Our Take
Regulation-as-enabler, not blocker: the FCA sandbox works because it grants access to cross-institution data and infrastructure that compliance teams cannot assemble alone.
Why it matters
Financial crime detection breaks down at institutional borders, yet most compliance teams operate within a single organization's data silo. The FCA model shows how regulators can architect access that lets vendors solve the harder problem.
Do this week
Compliance teams: audit whether your current financial crime detection works on single-institution data only; if so, flag this limitation to your vendor and ask what cross-network capabilities they have or are building.
Napier AI's Sandbox Work Uncovered Network-Based Crime Detection
Napier AI participated in the FCA's Supercharged Sandbox, a competitive innovation programme that awarded the company access to curated datasets, APIs, and scalable compute infrastructure alongside regulatory oversight and industry mentorship. Entry is selective: over 200 applications competed for limited cohort places.
Within the sandbox, the company developed two distinct approaches to financial crime detection. The first applied information theory to identify high-risk transaction patterns with reduced noise compared to traditional subgraph analysis. The second borrowed methodology from environmental science, modeling financial flows as contamination tracking. This approach allowed detection of criminal fragments even when network visibility was incomplete, without needing to identify the source of the activity.

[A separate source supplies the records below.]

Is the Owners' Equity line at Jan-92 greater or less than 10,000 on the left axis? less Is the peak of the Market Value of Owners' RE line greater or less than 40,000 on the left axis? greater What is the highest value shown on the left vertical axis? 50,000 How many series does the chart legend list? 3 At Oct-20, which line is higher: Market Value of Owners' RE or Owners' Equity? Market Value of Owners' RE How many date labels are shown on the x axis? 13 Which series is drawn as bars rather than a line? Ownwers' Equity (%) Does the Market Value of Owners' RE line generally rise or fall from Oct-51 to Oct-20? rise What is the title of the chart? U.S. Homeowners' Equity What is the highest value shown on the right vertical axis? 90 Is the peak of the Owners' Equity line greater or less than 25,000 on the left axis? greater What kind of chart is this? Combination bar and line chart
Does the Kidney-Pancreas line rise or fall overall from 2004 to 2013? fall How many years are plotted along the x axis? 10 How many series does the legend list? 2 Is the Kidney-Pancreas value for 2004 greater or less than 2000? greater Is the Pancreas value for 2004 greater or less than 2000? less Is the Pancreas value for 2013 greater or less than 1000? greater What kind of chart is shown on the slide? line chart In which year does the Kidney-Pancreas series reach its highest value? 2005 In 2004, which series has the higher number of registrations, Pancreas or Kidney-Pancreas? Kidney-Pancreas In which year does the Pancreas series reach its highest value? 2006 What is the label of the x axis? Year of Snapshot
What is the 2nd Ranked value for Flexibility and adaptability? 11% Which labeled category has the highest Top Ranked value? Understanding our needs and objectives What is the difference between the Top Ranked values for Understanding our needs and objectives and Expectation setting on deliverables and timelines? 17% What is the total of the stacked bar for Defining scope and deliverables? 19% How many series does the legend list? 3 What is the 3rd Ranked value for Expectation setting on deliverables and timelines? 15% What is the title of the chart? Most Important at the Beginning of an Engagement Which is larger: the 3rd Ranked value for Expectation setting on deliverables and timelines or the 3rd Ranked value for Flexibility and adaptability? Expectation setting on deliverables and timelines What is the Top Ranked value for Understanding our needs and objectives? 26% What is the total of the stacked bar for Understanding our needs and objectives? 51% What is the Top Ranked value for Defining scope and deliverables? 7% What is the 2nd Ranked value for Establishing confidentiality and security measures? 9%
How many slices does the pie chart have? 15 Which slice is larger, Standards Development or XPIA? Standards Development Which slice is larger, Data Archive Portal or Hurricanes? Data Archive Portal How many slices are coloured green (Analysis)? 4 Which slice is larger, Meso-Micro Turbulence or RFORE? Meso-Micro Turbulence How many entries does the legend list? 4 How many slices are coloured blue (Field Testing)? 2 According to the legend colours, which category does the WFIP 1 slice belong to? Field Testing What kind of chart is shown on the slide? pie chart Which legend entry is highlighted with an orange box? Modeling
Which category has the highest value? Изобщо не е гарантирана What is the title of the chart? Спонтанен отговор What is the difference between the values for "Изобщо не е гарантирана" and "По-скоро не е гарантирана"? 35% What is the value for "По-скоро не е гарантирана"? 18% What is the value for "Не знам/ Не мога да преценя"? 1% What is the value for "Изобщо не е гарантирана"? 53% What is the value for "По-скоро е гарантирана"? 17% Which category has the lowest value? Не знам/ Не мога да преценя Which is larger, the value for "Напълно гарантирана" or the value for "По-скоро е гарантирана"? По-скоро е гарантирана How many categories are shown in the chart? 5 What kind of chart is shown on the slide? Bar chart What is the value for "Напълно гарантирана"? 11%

Both advances emerged from a core constraint that the sandbox directly solved: financial crime moves across accounts, geographies, and entity boundaries, but individual institutions lack both the data access and processing power to track it. The sandbox provided both.
The Regulator-as-Infrastructure Model Unlocks Problems Vendors Cannot Solve Alone
Financial crime detection has long operated at institutional boundaries. Banks and payment processors maintain their own compliance systems, processing their own transaction streams, blind to patterns that emerge only in cross-institution networks. Compliance vendors have had no mechanism to access that broader data legally or at scale.
The FCA's approach is not permissive. Participants operate under regulatory oversight and defined terms. But it is structural: by positioning the regulator as data curator and infrastructure provider, the FCA removes the primary barrier that kept compliance innovation within single-organization silos. This is the opposite of regulatory friction; it is regulatory design that enables what the market alone cannot deliver.
The implications ripple across financial crime compliance more broadly. If detection improves by seeing across institution boundaries, the baseline for effective compliance changes. Vendors and institutions relying on institution-only detection will lag.
How to Assess Your Compliance Stack Against This New Capability
Compliance teams should audit their current financial crime detection by asking: what data does it see? If the answer is "our institution's transactions only," the detection ceiling is inherently lower than what cross-network approaches can achieve. Ask your vendors whether they have cross-institution visibility, even in limited form (e.g., through consortium data or regulated access). If not, understand that you are solving a constrained problem.
Expect that regulatory sandboxes in other jurisdictions will run similar programmes. The FCA's model is portable. Teams that anticipate cross-network detection capabilities will shape vendor selection before the capability becomes standard.